* [GIVEN INFORMATION]:

----------------------------------------

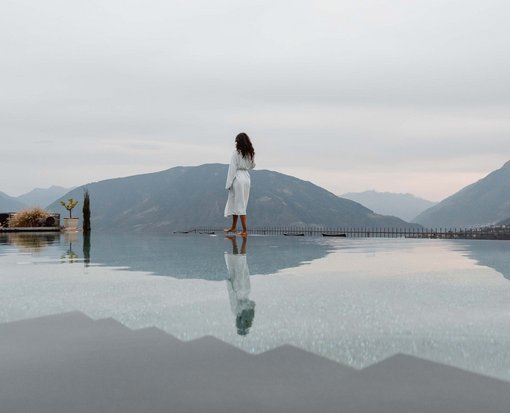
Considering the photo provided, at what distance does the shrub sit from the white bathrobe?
24.2 m

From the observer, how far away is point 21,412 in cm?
225

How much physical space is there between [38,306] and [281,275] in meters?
3.25

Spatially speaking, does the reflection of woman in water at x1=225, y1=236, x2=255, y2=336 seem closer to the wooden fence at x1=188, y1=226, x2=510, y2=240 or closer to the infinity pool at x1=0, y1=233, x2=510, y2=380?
the infinity pool at x1=0, y1=233, x2=510, y2=380

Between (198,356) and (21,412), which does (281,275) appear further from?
(21,412)

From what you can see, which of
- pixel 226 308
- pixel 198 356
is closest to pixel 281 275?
pixel 226 308

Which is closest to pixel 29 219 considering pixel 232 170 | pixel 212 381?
pixel 232 170

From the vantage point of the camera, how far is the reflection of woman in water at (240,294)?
4059 mm

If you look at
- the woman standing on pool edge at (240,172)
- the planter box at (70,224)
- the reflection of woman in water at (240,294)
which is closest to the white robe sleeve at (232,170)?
the woman standing on pool edge at (240,172)

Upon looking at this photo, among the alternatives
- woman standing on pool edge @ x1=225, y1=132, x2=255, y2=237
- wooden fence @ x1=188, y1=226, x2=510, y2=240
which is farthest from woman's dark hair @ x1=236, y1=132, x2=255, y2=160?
wooden fence @ x1=188, y1=226, x2=510, y2=240

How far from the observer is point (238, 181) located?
1359 centimetres

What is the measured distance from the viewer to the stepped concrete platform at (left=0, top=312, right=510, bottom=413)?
2.36 m

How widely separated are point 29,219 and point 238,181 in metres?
24.9

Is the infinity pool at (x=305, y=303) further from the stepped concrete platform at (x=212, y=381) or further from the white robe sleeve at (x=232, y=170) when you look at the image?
the white robe sleeve at (x=232, y=170)

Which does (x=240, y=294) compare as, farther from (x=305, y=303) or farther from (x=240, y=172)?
(x=240, y=172)
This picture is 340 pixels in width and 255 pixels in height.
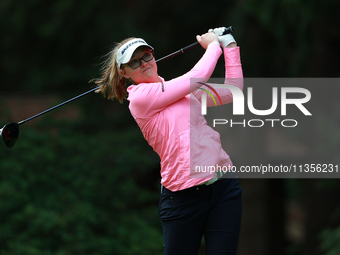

----------------------------------------

Could you update all the items above, replacing "stepped concrete platform" with "concrete steps" and leaving everything else unchanged, and leave out the pictures?

* [WRITTEN RESPONSE]:
Considering the photo provided, at what distance does the shrub sit from the white bathrobe?
24.2 m

From the observer, how far away is point 21,412 in cm?
225

How much physical space is there between [38,306] and [281,275] in meters?
3.25

Spatially speaking, does the reflection of woman in water at x1=225, y1=236, x2=255, y2=336 seem closer to the wooden fence at x1=188, y1=226, x2=510, y2=240 or closer to the infinity pool at x1=0, y1=233, x2=510, y2=380?
the infinity pool at x1=0, y1=233, x2=510, y2=380

Between (198,356) and (21,412), which does (281,275) appear further from?
(21,412)

From what you can see, which of
- pixel 226 308
- pixel 198 356
is closest to pixel 281 275?
pixel 226 308

Which is closest to pixel 29 219 considering pixel 232 170 | pixel 212 381?
pixel 232 170

From the vantage point of the camera, how far is the reflection of woman in water at (240,294)?
4059 mm

If you look at
- the woman standing on pool edge at (240,172)
- the planter box at (70,224)
- the reflection of woman in water at (240,294)
which is closest to the white robe sleeve at (232,170)?
the woman standing on pool edge at (240,172)

Upon looking at this photo, among the alternatives
- woman standing on pool edge @ x1=225, y1=132, x2=255, y2=237
- wooden fence @ x1=188, y1=226, x2=510, y2=240
which is farthest from woman's dark hair @ x1=236, y1=132, x2=255, y2=160?
wooden fence @ x1=188, y1=226, x2=510, y2=240

How far from the observer is point (238, 181) located?
1359 centimetres

What is the measured distance from the viewer to the concrete steps at (left=0, top=312, right=510, bottom=413)?
2.36 m

How widely separated are point 29,219 and point 238,181 in metres?
24.9

Is the infinity pool at (x=305, y=303) further from the concrete steps at (x=212, y=381) or further from the white robe sleeve at (x=232, y=170) when you look at the image?
the white robe sleeve at (x=232, y=170)

Which does (x=240, y=294) compare as, farther from (x=305, y=303) or farther from (x=240, y=172)?
(x=240, y=172)
This picture is 340 pixels in width and 255 pixels in height.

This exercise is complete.